Consequently, this adventurer has ordered the following cuts of 4mm inner diameter and 6mm outer diameter with an intent to construct a full chromatic scale

f (Hz)L (mm)
165 E F F# G G# A B♭ B C C# D E♭ E 249
175241
185235
196228
208221
220215
233209
247203
262197
277192
294186
311181
330176

As stated, we don't expect the frequencies to be correct - principally due to some conflicting information about the formulæ found online. The pipe vendor guarantees only a cut accuracy of ±2mm. (The formula indicates a discrepancy of 2% in $f$ for every 1% discrepancy in $L$). However, even if the 'base' frequency is way off, we'd expect the entire system to be mostly in tune with itself since the frequency ratios should still be chromatic if the length ratios are as directed.

When the material arrives, we shall measure the actual lengths and frequencies and see how far off we are.

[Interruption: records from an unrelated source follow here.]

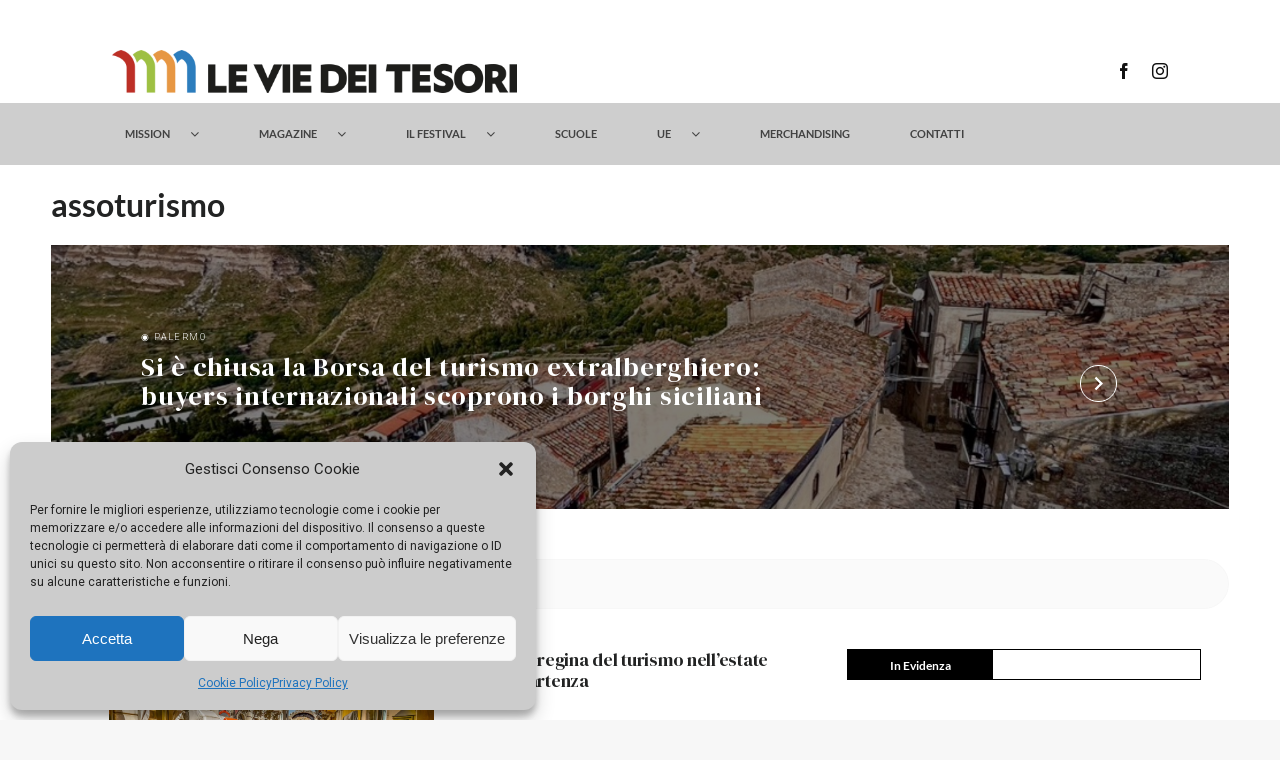

--- FILE ---
content_type: image/svg+xml
request_url: https://www.leviedeitesori.com/wp-content/uploads/2025/09/Luoghi-della-produzione.svg
body_size: 829
content:
<?xml version="1.0" encoding="UTF-8"?>
<svg id="Livello_1" xmlns="http://www.w3.org/2000/svg" version="1.1" viewBox="0 0 180 180">
  <!-- Generator: Adobe Illustrator 29.5.1, SVG Export Plug-In . SVG Version: 2.1.0 Build 141)  -->
  <defs>
    <style>
      .st0 {
        fill: #e07a5f;
      }
    </style>
  </defs>
  <path class="st0" d="M84.1,14.9c-1.7.2-3.4.4-5,.7v34.4c-6.2.5-12,2.5-17.2,5.5l-4-6.4-4.2,2.7,4.1,6.5c-4.7,3.6-8.6,8.3-11.4,13.7l-21.8-12.1c-.6,1.6-1.2,3.2-1.7,4.8l21.5,11.9c-2.1,5.7-2.8,11.7-2.3,17.5l-7-.5-.3,5,8.1.6c.9,4.1,2.5,8.1,4.6,11.8h6c-3.1-4.4-5.2-9.4-6-14.6-1.1-6.6-.4-13.5,2.3-19.9s7.2-11.7,12.7-15.5c5.5-3.8,12.1-6,19.1-6.2,7-.2,13.7,1.7,19.4,5.1,3.6,2.2,6.9,5,9.5,8.4h6.1c-2.9-4.5-6.6-8.3-10.9-11.3l3.9-6.5-4.3-2.6-3.9,6.5c-5.3-2.8-11.2-4.4-17.4-4.6V15c0,0,0,0,0,0ZM121,22.3l-1.3,2.1,4.3,2.6,1.3-2.1-4.3-2.6h0ZM117.1,28.7l-5.2,8.6,4.3,2.6,5.2-8.6-4.3-2.6ZM46.3,30.7c-1.3,1.1-2.6,2.2-3.8,3.3l4.5,7.2,4.2-2.7-4.9-7.9ZM109.2,41.6l-1.3,2.1,4.3,2.6,1.3-2.1-4.3-2.6ZM53.9,42.8l-4.2,2.7,1.3,2.1,4.2-2.7-1.3-2.1ZM160,49.3c0,.2.2.3.3.5,0,0,0-.2-.1-.3,0,0,0-.2-.2-.2h0ZM154.5,49.8l-33.4,18.7h10.3l25.5-14.3c-.8-1.5-1.6-3-2.4-4.4h0ZM106.5,72c-.7,0-1.3.3-1.8.8l-14.5,15.7h0c-.4.5-.7,1.1-.7,1.7v24.6h-16.4v-6.3c2.3-.9,4.3-2.8,5.7-5.1,2-3.2,3.1-7.4,3.1-12s-1.1-8.8-3.1-12c-2-3.2-5-5.6-8.7-5.6s-6.7,2.4-8.7,5.6c-2,3.2-3.1,7.4-3.1,12s1.1,8.8,3.1,12c1.6,2.6,3.9,4.7,6.7,5.4v6H19.3c11.1,29.4,39.5,50.3,72.8,50.3s55.4-16.6,68.6-41l-4.7-1.8h0c-1.5-.6-3.1-1.2-4.6-1.7v-30.3h0c0-.6-.2-1.2-.7-1.7l-14.5-15.7h0c-.5-.5-1.1-.8-1.8-.8h-27.9ZM112.3,77h20.9l9.9,10.7h-20.9l-9.9-10.7ZM106.6,78.2l12,13v23.1c-2.3,0-4.6,0-6.8,0-5.8.2-11.5.8-17.2,1.8v-24.8s12-13,12-13ZM70.1,78.9c1.5,0,3.1,1,4.4,3.2,1.4,2.2,2.3,5.6,2.3,9.4s-1,7.1-2.3,9.4c-.5.8-.9,1.4-1.4,1.8v-7.8h0c0-1.4-1.1-2.5-2.5-2.5s-1.3.3-1.8.7c-.5.5-.7,1.1-.7,1.8v8.5c-.8-.5-1.7-1.4-2.4-2.6-1.4-2.2-2.3-5.6-2.3-9.4s1-7.1,2.3-9.4c1.4-2.2,3-3.2,4.4-3.2h0ZM19.5,92.7c0,.7.1,1.4.2,2.1h0c.1,1,.2,2,.4,3l2.2.2.4-5-3.1-.2h0ZM123.6,92.7h22.8v26.1c-7.5-2.2-15.1-3.7-22.8-4.3v-21.8h0ZM27.6,93.2l-.4,5,2.5.2.4-5-2.5-.2ZM113.7,119.2c10.1,0,20.2,1.3,30,4.1-26.4,2.8-51,15-69.3,34.6-10.4-2.6-19.9-7.4-28-13.9,19.2-16.1,43-24.6,67.2-24.8h0ZM27,119.8h52.7c-13.4,4.4-26,11.4-37.1,20.8-6.4-5.9-11.7-13-15.6-20.8h0ZM152.6,127.7c-13.1,19.5-35.3,32.3-60.5,32.3s-8-.3-11.9-1c19.2-19.4,45.1-30.6,72.4-31.3h0Z"/>
</svg>

--- FILE ---
content_type: image/svg+xml
request_url: https://www.leviedeitesori.com/wp-content/uploads/2025/09/Florio-Basile-e-Belle-Epoque.svg
body_size: -7
content:
<?xml version="1.0" encoding="UTF-8"?>
<svg id="Livello_1" data-name="Livello 1" xmlns="http://www.w3.org/2000/svg" viewBox="0 0 180 180">
  <defs>
    <style>
      .cls-1, .cls-2 {
        fill: none;
        stroke: #7b2e2e;
        stroke-linecap: round;
        stroke-width: 6px;
      }

      .cls-2 {
        stroke-linejoin: round;
      }
    </style>
  </defs>
  <path class="cls-1" d="M90,106.64c-2.33,18.61-2.33,37.21,0,55.82,2.33-18.61,2.33-37.21,0-55.82"/>
  <path class="cls-2" d="M90,92.69c-13.95-27.91-34.89-45.35-62.8-52.33"/>
  <path class="cls-2" d="M90,92.69c-10.47-31.4-27.91-48.84-48.84-62.8"/>
  <path class="cls-2" d="M90,92.69c-3.49-38.38-13.95-55.82-27.91-76.75"/>
  <path class="cls-2" d="M90,92.69V8.96"/>
  <path class="cls-2" d="M90,92.69c3.49-38.38,13.95-55.82,27.91-76.75"/>
  <path class="cls-2" d="M90,92.69c10.47-31.4,27.91-48.84,48.84-62.8"/>
  <path class="cls-2" d="M90,92.69c13.95-27.91,34.89-45.35,62.8-52.33"/>
</svg>

--- FILE ---
content_type: image/svg+xml
request_url: https://www.leviedeitesori.com/wp-content/uploads/2025/03/Passeggiate.svg
body_size: 630
content:
<?xml version="1.0" encoding="UTF-8"?>
<svg id="Livello_1" xmlns="http://www.w3.org/2000/svg" version="1.1" viewBox="0 0 180 180">
  <!-- Generator: Adobe Illustrator 29.1.0, SVG Export Plug-In . SVG Version: 2.1.0 Build 142)  -->
  <defs>
    <style>
      .st0 {
        fill: #047ec2;
        stroke: #047ec2;
        stroke-miterlimit: 10;
      }
    </style>
  </defs>
  <path class="st0" d="M45.7,33.1c-18,2.2-15.6,30.9,3.9,28.9,18.3-1.9,16-31.3-3.9-28.9ZM48.2,56.2c-11.1.5-12.2-16.3-1.4-17.3,11.9-1.2,12.8,16.8,1.4,17.3Z"/>
  <g>
    <path class="st0" d="M80,106.2h-24c-.9-1.8-1.9-3.5-3.7-4.5l.2-.7c7-12.5,15.8-24.5,22.7-37,9.8-17.8,2.4-39.9-17.1-46.5-1.7-.6-3.5-.9-5.3-1.3s-2.2-.3-3.3-.3h-4.4c-.7,0-1.4,0-2.2.1-13.5,1.9-25.6,14.4-27,28-.1,1.2,0,4.4,0,6.2s.1,1.7.3,2.6c.8,3.9,2,7.6,4,11.1l22.9,37.4c.2.8-1.1,1.3-1.7,2-9.1,10.5,9.2,21.9,14.7,8.8h22.8c11,1.1,11,16.5-.3,17.4-11.6.9-24.6-.9-36.2,0-17.2,1.4-17.3,27.2-.5,28.9,9.7,1,20.8-.7,30.7,0,3.5-.1,4.2-4.6.8-5.8-9.7-.6-20.2.8-29.8,0-11.3-.9-11.3-16.5,0-17.4,11.6-.9,24.6.9,36.2,0,17.2-1.4,17.5-27,.3-29ZM24.7,59.9c-7.9-15,.5-33.7,17-37.5,21.9-5,39.1,17.3,29.2,37.3-7.5,12.7-15.5,25.1-22.8,37.9l-.6-.2-22.7-37.5ZM48.9,111.7c-4,1.9-5.9-4.9-1.6-5.4,3-.4,4.6,3.9,1.6,5.4Z"/>
    <path class="st0" d="M122.8,65.3c-20,6.1-28.8,30.3-17.3,47.9l22.1,34.9c-1.8,1-2.8,2.8-3.7,4.5h-26c-3.1,1-2.9,5.1.3,5.8h25.9c4.6,12,22.1,3.3,15.5-7.5-.8-1.3-1.8-1.9-2.7-3l23.2-36.5c13.8-25.1-9.7-54.5-37.3-46.1ZM133.5,158c-4,1.9-5.9-4.9-1.6-5.4,3-.4,4.5,3.9,1.6,5.4ZM152.7,112.3c-6.5,10.7-13.7,21-20.2,31.6-.5.1-1.4-1.6-1.7-2-6.7-10-14.3-21.5-20.3-31.9-6.2-10.9-5.7-23.5,3.4-32.6,15-15,41.1-6.4,44.2,14.6,1.2,8.3-1.2,13.5-5.3,20.4Z"/>
    <path class="st0" d="M86.3,158.3c-4,.8-4.8-4.8-1.6-5.6,4.2-1.1,5.3,4.9,1.6,5.6Z"/>
    <path class="st0" d="M130.2,81.4c-18,2.2-15.6,30.9,3.9,28.9,18.3-1.9,16-31.3-3.9-28.9ZM132.7,104.5c-11.1.5-12.2-16.2-1.4-17.3,11.9-1.1,12.8,16.8,1.4,17.3Z"/>
  </g>
</svg>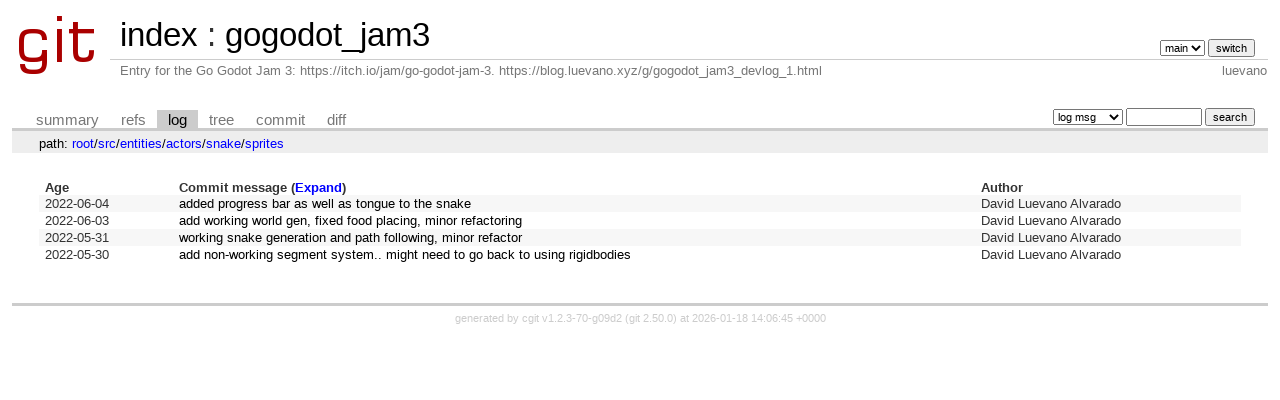

--- FILE ---
content_type: text/html; charset=UTF-8
request_url: https://git.luevano.xyz/gogodot_jam3/log/src/entities/actors/snake/sprites
body_size: 4141
content:
<!DOCTYPE html>
<html lang='en'>
<head>
<title>gogodot_jam3 - Entry for the Go Godot Jam 3: https://itch.io/jam/go-godot-jam-3. https://blog.luevano.xyz/g/gogodot_jam3_devlog_1.html</title>
<meta name='generator' content='cgit v1.2.3-70-g09d2'/>
<meta name='robots' content='index'/>
<link rel='stylesheet' type='text/css' href='/cgit.css'/>
<script type='text/javascript' src='/cgit.js'></script>
<link rel='shortcut icon' href='/favicon.ico'/>
<link rel='alternate' title='Atom feed' href='https://git.luevano.xyz/gogodot_jam3/atom/src/entities/actors/snake/sprites?h=main' type='application/atom+xml'/>
</head>
<body>
<div id='cgit'><table id='header'>
<tr>
<td class='logo' rowspan='2'><a href='/'><img src='/cgit.png' alt='cgit logo'/></a></td>
<td class='main'><a href='/'>index</a> : <a href='/gogodot_jam3/'>gogodot_jam3</a></td><td class='form'><form method='get'>
<select name='h' onchange='this.form.submit();'>
<option value='main' selected='selected'>main</option>
</select> <input type='submit' value='switch'/></form></td></tr>
<tr><td class='sub'>Entry for the Go Godot Jam 3: https://itch.io/jam/go-godot-jam-3. https://blog.luevano.xyz/g/gogodot_jam3_devlog_1.html</td><td class='sub right'>luevano</td></tr></table>
<table class='tabs'><tr><td>
<a href='/gogodot_jam3/'>summary</a><a href='/gogodot_jam3/refs/'>refs</a><a class='active' href='/gogodot_jam3/log/src/entities/actors/snake/sprites'>log</a><a href='/gogodot_jam3/tree/src/entities/actors/snake/sprites'>tree</a><a href='/gogodot_jam3/commit/src/entities/actors/snake/sprites'>commit</a><a href='/gogodot_jam3/diff/src/entities/actors/snake/sprites'>diff</a></td><td class='form'><form class='right' method='get' action='/gogodot_jam3/log/src/entities/actors/snake/sprites'>
<select name='qt'>
<option value='grep'>log msg</option>
<option value='author'>author</option>
<option value='committer'>committer</option>
<option value='range'>range</option>
</select>
<input class='txt' type='search' size='10' name='q' value=''/>
<input type='submit' value='search'/>
</form>
</td></tr></table>
<div class='path'>path: <a href='/gogodot_jam3/log/'>root</a>/<a href='/gogodot_jam3/log/src'>src</a>/<a href='/gogodot_jam3/log/src/entities'>entities</a>/<a href='/gogodot_jam3/log/src/entities/actors'>actors</a>/<a href='/gogodot_jam3/log/src/entities/actors/snake'>snake</a>/<a href='/gogodot_jam3/log/src/entities/actors/snake/sprites'>sprites</a></div><div class='content'><table class='list nowrap'><tr class='nohover'><th class='left'>Age</th><th class='left'>Commit message (<a href='/gogodot_jam3/log/src/entities/actors/snake/sprites?showmsg=1'>Expand</a>)</th><th class='left'>Author</th></tr>
<tr><td><span title='2022-06-04 03:46:31 -0600'>2022-06-04</span></td><td><a href='/gogodot_jam3/commit/src/entities/actors/snake/sprites?id=fa98822a569c1efa2bebc705073c3921b9ae4217'>added progress bar as well as tongue to the snake</a></td><td>David Luevano Alvarado</td></tr>
<tr><td><span title='2022-06-03 21:13:19 -0600'>2022-06-03</span></td><td><a href='/gogodot_jam3/commit/src/entities/actors/snake/sprites?id=f922fe4669080d1633e0a345a3f8981867c9e841'>add working world gen, fixed food placing, minor refactoring</a></td><td>David Luevano Alvarado</td></tr>
<tr><td><span title='2022-05-31 03:49:28 -0600'>2022-05-31</span></td><td><a href='/gogodot_jam3/commit/src/entities/actors/snake/sprites?id=bd197168c39551c3456099ed2a39375a8442483f'>working snake generation and path following, minor refactor</a></td><td>David Luevano Alvarado</td></tr>
<tr><td><span title='2022-05-30 04:28:12 -0600'>2022-05-30</span></td><td><a href='/gogodot_jam3/commit/src/entities/actors/snake/sprites?id=2838046928db956b7712d24dfb63ee45fbc4d050'>add non-working segment system.. might need to go back to using rigidbodies</a></td><td>David Luevano Alvarado</td></tr>
</table><ul class='pager'></ul></div> <!-- class=content -->
<div class='footer'>generated by <a href='https://git.zx2c4.com/cgit/about/'>cgit v1.2.3-70-g09d2</a> (<a href='https://git-scm.com/'>git 2.50.0</a>) at 2026-01-18 14:06:45 +0000</div>
</div> <!-- id=cgit -->
</body>
</html>
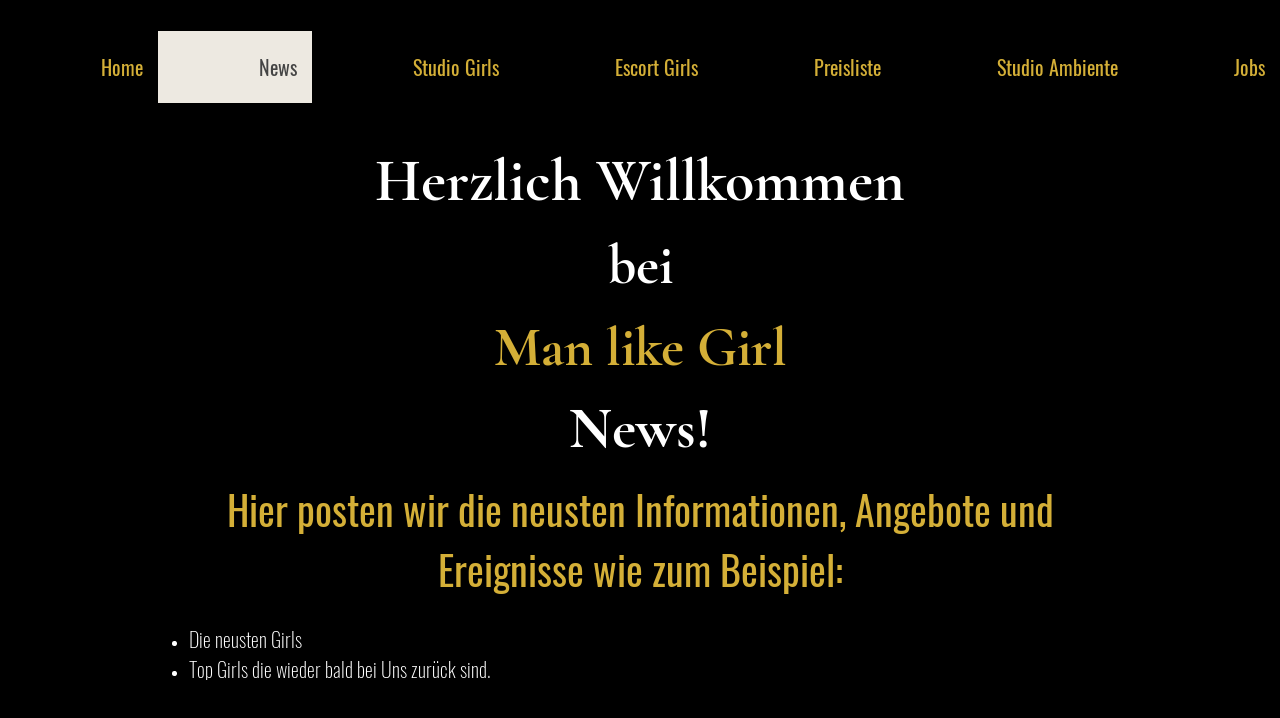

--- FILE ---
content_type: text/javascript; charset=utf-8
request_url: https://d.bablic.com/snippet/612be9cea8205f0001343e94.js?version=3.9
body_size: -45
content:
// Error: conf file does not have enough elements for site: 612be9cea8205f0001343e94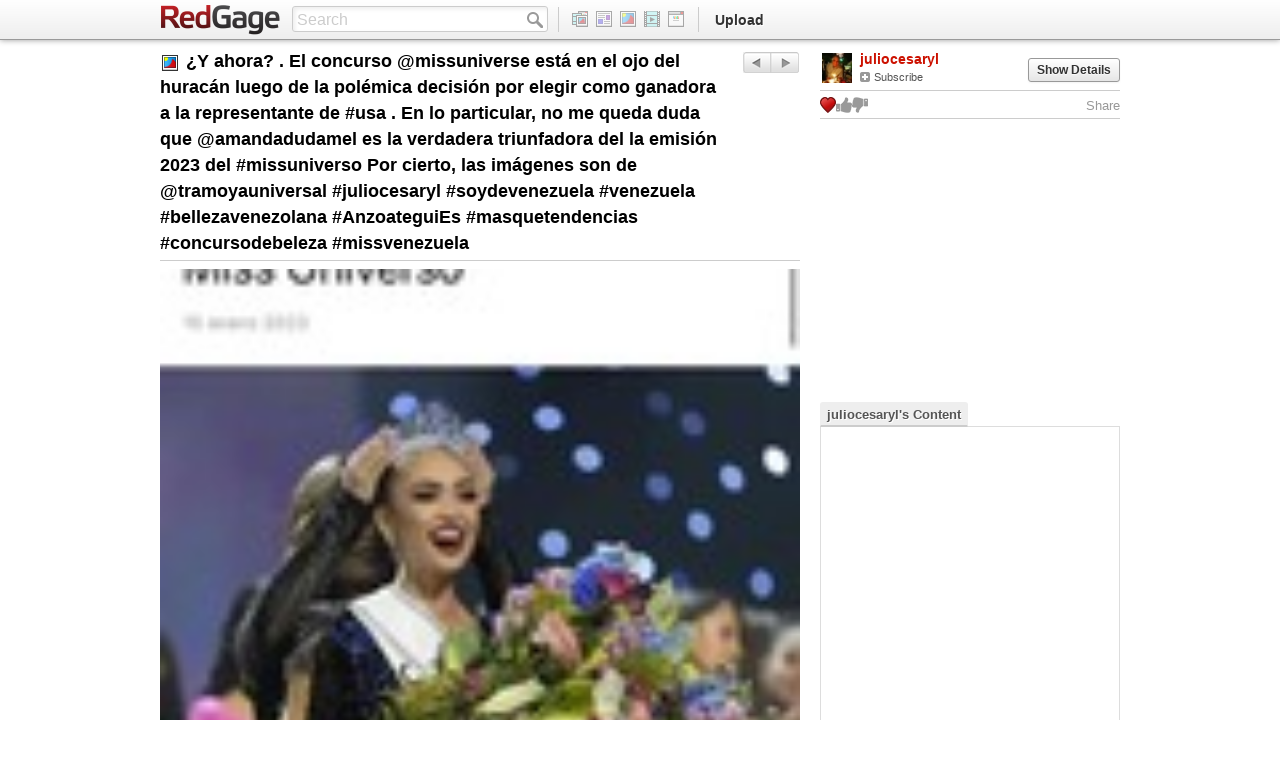

--- FILE ---
content_type: text/css
request_url: http://www.redgage.com/css/table.css
body_size: 1457
content:

table {
  border-collapse: collapse;
  table-layout: fixed;
}

table td, th {
  text-align: center;
  border: 1px solid #ddd;
  padding: 2px 5px;
  font-size: 16px;
}

table th {
    height: 45px;
}

table th { background-color: #f4f4f4; }

table th.title { }

table tr {
  width: 100%;
  background-color: #fff;
}

table td { text-overflow: ellipsis; }

table td.edit {
  padding: 0px;
  cursor: pointer;
}

td.edit input.editcell {
  font-size: 16px;
  font-weight: normal;
  text-align: center;
  background: white;
  border: 1px solid #DDD;
  border-radius: 5px;
  box-shadow: 0 0 5px #DDD inset;
  color: #666;
  outline: none;
  width: 82%;
  height: 55px;
  line-height: 55px;
  margin: 0px;
  padding: 0px;
}
 td.edit input.editcell::-webkit-input-placeholder { /* WebKit browsers */
 color: #eee;
}
td.edit input.editcell:-moz-placeholder { /* Mozilla Firefox 4 to 18 */
 color: #eee;
 opacity: 1;
}
td.edit input.editcell::-moz-placeholder { /* Mozilla Firefox 19+ */
 color: #eee;
 opacity: 1;
}
td.edit input.editcell:-ms-input-placeholder { /* Internet Explorer 10+ */
 color: #eee;
}

td.edit input.error { border: 1px solid red; }

table td.money { /*min-width: 330px;*/
}

table td.money:before { content: '$ '; }

table td.remove { width: 30px; }

table td.remove button {
  font-size: 9px;
  font-weight: bold;
  color: red;
  height: 26px;
  width: 26px;
}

As an experiment (even if dire failure frequency-wise) it should still give us a constant value $\kappa$ - a kind of diffusivity - for this particular material which we can use in a formula $L^2 f = \kappa$ to produce a more accurate set, possibly in an exotic scale of 19 TET with a complement of 20 tubes.

My ineptitude may be amusing. Watch this space.